Ce film a pour objet l’ubérisation du travail. C’est-à-dire une activité toujours plus individualisée, qui annihile toute solidarité entre les travailleurs. Après Moi, Daniel Blake, Sorry We Missed You n’a rien d’un film d’encouragement des classes populaires, comme vous souhaitiez en faire il fut un temps. Qu’avez-vous voulu susciter ?

Ken Loach : Si j’en juge par les premières réactions du public, ce film suscite de la colère. Je crois que la colère est nécessaire pour commencer à s’opposer à ce qui se passe. C’est la base d’une réponse plus articulée, plus organisée. À vrai dire, les sentiments des spectateurs sont mêlés : il y a de la colère, de la tristesse et une aspiration à réclamer la sécurité du travail et la fin de l’exploitation, une aspiration à retrouver une dignité.

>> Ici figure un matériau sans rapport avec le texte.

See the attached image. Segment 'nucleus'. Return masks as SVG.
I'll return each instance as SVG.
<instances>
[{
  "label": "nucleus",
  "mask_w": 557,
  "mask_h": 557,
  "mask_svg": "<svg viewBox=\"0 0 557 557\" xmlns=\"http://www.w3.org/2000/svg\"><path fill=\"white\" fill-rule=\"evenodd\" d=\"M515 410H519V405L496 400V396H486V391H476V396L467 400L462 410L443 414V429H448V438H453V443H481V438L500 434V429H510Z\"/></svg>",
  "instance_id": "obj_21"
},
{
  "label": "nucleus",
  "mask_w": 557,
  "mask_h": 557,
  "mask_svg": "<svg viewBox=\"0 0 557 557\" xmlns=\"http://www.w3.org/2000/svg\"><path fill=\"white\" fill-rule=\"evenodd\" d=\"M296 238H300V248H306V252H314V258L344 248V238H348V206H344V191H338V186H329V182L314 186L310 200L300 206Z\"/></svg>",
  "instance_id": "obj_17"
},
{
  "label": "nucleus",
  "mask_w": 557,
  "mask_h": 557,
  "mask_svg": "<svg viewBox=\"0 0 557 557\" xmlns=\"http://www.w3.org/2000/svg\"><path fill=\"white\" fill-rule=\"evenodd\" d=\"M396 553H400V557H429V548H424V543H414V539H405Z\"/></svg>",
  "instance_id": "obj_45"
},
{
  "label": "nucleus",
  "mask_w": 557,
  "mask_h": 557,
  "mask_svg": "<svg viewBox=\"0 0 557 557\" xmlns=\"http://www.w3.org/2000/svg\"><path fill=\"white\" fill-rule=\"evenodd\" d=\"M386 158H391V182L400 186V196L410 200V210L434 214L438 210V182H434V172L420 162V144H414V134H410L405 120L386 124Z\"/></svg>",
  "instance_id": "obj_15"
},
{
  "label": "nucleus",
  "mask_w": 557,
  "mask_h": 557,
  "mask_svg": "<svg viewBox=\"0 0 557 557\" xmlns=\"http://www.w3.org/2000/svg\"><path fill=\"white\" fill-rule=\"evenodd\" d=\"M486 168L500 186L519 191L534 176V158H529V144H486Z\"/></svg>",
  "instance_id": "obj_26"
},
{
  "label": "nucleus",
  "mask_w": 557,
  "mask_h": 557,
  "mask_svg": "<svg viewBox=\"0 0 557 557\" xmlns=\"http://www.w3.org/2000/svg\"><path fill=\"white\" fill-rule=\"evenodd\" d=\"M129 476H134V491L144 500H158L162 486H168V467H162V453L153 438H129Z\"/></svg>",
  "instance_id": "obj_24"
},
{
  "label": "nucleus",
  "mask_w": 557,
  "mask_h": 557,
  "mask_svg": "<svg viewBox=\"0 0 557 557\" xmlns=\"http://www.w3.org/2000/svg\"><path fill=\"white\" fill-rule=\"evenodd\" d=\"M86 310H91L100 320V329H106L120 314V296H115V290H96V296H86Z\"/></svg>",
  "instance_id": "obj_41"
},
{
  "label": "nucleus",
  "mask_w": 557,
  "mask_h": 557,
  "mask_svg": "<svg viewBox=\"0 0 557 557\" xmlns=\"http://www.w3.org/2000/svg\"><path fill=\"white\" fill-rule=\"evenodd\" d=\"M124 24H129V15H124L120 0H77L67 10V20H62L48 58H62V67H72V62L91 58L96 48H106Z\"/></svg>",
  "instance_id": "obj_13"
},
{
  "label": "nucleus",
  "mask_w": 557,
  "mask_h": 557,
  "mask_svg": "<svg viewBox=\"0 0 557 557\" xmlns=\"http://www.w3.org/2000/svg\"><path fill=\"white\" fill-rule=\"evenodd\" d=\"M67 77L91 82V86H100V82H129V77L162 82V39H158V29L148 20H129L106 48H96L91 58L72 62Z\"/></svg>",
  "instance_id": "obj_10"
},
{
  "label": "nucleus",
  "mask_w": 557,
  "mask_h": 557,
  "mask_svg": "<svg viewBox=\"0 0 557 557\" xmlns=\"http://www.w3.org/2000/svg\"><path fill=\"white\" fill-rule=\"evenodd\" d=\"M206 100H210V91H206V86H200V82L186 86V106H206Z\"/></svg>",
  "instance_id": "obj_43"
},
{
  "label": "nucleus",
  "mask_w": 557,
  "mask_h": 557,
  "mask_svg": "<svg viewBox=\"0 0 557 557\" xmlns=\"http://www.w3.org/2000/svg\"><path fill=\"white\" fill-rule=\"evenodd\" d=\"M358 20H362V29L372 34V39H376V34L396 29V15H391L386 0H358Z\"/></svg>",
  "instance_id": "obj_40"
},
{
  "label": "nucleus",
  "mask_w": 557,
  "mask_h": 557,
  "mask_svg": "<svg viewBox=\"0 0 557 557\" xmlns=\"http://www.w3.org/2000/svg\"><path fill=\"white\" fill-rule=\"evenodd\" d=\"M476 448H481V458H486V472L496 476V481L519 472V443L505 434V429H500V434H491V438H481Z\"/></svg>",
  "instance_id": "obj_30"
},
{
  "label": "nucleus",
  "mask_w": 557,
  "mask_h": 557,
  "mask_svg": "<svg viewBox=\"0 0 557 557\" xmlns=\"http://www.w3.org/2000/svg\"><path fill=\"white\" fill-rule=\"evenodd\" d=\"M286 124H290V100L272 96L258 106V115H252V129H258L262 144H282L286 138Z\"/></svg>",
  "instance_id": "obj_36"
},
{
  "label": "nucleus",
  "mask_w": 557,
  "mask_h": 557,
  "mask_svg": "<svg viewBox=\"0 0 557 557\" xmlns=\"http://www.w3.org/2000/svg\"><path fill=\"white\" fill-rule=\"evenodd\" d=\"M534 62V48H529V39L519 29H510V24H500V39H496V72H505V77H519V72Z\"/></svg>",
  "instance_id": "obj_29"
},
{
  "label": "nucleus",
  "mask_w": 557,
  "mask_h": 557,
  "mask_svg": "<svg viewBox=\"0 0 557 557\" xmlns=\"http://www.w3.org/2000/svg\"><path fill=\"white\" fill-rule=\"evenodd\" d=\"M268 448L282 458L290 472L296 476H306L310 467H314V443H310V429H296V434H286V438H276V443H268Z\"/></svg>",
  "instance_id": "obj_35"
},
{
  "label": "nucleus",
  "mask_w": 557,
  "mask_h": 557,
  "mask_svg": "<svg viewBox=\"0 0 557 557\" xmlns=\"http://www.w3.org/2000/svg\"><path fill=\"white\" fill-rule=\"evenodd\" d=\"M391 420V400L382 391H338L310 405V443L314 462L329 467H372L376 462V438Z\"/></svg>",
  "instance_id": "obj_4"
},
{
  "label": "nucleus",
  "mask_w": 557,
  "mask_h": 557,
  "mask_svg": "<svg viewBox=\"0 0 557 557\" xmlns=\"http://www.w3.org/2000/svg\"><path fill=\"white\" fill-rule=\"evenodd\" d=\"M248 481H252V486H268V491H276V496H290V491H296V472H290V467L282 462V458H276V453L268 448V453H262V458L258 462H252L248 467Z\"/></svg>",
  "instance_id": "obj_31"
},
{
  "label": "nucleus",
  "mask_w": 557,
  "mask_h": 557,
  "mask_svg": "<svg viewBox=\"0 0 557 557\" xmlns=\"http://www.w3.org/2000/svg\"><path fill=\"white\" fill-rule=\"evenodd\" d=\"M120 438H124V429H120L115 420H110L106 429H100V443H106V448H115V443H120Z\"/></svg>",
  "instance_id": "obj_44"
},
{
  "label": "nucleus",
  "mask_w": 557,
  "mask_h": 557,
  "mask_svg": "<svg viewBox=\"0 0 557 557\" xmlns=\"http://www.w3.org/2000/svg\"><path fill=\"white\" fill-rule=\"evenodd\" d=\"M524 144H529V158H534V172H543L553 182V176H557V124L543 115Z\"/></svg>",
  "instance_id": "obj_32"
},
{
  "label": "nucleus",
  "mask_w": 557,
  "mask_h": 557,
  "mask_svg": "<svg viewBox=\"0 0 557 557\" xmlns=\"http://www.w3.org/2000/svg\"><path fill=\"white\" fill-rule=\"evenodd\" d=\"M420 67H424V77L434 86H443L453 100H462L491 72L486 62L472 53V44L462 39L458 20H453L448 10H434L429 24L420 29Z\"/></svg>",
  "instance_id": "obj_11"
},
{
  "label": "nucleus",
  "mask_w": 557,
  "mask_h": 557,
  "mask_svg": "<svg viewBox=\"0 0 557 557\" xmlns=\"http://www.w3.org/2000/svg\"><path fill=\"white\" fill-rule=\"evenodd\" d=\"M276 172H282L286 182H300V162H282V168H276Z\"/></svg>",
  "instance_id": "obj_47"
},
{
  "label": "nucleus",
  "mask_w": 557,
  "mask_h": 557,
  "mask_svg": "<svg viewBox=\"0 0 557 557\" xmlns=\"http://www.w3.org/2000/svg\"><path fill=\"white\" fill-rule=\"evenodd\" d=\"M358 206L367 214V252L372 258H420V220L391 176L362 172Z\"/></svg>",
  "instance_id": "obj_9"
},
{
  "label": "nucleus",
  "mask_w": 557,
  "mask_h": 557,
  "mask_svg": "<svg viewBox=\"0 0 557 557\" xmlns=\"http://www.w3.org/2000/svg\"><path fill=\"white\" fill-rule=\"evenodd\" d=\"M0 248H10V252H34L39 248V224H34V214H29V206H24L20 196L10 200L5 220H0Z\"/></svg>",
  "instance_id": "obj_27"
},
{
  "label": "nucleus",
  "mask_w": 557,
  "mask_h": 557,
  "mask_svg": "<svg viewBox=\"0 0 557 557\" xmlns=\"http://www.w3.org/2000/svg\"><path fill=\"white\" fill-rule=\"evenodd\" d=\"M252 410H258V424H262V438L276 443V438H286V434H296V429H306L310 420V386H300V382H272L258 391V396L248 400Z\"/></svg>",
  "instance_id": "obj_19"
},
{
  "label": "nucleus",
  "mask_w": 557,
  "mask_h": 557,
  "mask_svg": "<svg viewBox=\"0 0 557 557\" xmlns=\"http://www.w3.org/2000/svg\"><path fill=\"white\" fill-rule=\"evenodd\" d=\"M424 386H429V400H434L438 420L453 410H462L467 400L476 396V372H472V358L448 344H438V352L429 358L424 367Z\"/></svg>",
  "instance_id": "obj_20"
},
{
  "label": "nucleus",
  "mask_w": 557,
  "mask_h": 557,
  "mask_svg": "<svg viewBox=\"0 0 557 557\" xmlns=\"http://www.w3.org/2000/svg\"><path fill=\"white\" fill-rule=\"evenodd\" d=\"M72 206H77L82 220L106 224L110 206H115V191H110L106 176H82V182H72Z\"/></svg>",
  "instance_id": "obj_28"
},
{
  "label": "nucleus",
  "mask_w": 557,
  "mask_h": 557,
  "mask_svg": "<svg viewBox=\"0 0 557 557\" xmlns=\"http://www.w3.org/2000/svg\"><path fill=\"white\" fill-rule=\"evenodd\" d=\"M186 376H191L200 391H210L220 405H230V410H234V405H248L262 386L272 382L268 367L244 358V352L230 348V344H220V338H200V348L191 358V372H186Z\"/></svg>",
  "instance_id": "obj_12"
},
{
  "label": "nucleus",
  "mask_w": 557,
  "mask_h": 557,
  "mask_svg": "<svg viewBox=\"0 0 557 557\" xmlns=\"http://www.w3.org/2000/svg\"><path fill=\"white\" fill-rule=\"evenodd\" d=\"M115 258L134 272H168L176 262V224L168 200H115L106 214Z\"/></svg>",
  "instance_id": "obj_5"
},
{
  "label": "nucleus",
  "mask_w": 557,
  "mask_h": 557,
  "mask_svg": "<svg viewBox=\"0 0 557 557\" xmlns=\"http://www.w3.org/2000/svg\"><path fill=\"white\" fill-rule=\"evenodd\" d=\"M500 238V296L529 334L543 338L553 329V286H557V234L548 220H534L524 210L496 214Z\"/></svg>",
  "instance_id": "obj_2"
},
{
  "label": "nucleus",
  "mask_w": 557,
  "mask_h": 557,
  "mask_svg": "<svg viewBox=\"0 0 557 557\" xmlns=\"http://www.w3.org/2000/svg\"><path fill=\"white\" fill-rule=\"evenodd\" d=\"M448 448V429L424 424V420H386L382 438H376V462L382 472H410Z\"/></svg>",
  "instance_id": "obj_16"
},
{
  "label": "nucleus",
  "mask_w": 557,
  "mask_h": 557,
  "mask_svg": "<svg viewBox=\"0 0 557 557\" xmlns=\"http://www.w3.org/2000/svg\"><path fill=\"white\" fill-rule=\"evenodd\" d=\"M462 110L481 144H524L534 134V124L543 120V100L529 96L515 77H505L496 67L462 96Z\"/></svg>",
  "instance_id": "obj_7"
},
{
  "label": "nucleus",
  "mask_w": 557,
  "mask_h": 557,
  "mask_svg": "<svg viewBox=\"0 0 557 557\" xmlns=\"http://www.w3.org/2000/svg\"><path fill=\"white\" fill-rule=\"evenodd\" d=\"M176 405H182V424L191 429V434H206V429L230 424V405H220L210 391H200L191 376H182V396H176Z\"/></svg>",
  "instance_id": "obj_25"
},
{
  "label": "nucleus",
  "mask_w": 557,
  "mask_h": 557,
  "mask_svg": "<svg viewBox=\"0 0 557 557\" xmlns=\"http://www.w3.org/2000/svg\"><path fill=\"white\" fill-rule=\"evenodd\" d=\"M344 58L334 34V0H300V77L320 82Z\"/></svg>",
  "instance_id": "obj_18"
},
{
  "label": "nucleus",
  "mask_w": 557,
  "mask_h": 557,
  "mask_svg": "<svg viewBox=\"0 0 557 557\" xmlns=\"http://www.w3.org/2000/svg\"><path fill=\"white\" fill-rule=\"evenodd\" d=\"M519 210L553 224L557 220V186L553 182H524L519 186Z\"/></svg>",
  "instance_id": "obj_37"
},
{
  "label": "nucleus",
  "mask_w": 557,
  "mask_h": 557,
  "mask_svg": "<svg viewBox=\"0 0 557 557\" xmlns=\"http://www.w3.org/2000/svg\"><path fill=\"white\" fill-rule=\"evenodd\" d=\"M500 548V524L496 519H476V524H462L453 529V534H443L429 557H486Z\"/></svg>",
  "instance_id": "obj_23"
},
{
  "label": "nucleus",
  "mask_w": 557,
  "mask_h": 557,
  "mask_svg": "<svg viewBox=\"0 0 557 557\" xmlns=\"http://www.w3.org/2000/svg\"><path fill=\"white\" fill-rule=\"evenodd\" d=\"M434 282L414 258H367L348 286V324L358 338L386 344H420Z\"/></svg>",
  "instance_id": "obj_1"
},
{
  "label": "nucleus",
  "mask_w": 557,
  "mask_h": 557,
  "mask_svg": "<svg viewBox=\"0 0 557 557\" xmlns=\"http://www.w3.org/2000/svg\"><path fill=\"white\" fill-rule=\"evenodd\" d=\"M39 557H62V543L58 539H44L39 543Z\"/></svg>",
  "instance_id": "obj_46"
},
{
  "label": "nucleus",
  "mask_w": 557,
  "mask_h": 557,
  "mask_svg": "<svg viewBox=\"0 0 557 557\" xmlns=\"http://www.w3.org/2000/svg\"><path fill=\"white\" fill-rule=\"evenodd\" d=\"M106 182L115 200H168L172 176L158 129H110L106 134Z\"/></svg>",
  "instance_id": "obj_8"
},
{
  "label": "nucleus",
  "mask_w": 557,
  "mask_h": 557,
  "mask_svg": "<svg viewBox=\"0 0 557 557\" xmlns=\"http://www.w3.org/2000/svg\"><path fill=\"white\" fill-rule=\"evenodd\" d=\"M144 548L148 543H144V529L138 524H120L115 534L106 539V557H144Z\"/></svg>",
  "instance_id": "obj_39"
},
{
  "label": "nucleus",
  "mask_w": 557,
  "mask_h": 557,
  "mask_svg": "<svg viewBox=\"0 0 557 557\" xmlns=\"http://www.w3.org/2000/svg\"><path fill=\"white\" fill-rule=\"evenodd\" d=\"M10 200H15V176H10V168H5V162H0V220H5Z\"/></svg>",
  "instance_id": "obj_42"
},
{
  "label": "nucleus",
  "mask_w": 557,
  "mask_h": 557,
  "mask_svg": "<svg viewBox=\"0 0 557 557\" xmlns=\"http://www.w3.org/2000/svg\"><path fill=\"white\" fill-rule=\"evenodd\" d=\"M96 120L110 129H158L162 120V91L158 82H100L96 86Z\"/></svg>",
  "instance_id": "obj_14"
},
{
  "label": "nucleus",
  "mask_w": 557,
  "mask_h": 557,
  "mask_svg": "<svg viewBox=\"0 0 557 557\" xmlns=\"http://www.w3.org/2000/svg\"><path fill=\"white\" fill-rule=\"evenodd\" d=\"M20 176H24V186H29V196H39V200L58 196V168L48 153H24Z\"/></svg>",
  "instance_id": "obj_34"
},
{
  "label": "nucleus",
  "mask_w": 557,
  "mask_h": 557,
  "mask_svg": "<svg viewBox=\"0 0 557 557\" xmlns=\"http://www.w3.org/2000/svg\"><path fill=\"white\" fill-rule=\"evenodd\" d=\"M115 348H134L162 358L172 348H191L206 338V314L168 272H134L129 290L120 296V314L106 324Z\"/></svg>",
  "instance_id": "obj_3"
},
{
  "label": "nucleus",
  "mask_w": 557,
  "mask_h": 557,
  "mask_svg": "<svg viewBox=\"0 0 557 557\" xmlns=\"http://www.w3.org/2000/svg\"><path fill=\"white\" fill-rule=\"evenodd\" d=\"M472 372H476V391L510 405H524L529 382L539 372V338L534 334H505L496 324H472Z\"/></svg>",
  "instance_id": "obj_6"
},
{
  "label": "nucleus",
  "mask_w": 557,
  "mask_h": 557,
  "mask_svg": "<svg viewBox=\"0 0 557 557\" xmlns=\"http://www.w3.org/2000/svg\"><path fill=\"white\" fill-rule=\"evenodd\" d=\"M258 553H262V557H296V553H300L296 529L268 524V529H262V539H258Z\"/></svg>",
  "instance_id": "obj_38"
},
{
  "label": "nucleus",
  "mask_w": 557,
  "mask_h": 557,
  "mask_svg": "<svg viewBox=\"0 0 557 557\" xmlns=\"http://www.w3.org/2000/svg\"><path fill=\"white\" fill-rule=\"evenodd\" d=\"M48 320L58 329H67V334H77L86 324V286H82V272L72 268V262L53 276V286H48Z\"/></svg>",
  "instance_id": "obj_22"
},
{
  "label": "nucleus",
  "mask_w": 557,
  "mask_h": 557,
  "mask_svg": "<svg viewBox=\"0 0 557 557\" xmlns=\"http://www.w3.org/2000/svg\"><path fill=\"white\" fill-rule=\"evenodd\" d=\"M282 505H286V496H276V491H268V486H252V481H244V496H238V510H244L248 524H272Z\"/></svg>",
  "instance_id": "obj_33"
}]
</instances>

Par ailleurs, aujourd’hui, il existe des revendications économiques et sociales avec lesquelles le film est en lien qui sont défendues par des syndicats ou des partis, comme le Parti travailliste. Ce film n’est pas isolé. Paul Laverty [le fidèle scénariste de Ken Loach, NDLR] et moi-même avons pensé à un moment donné introduire dans l’histoire un syndicaliste ou un personnage en désaccord avec les méthodes de travail imposées par cette société de livraison. Mais finalement, nous nous sommes rendu compte que le propos en aurait été affaibli. Cela aurait ressemblé à une expression directe de moi-même dans le film. C’était plus fort de maintenir le point de vue uniquement sur cette famille. Et, d’une certaine manière, la question restait ainsi ouverte pour le spectateur et le renvoyait à son propre jugement.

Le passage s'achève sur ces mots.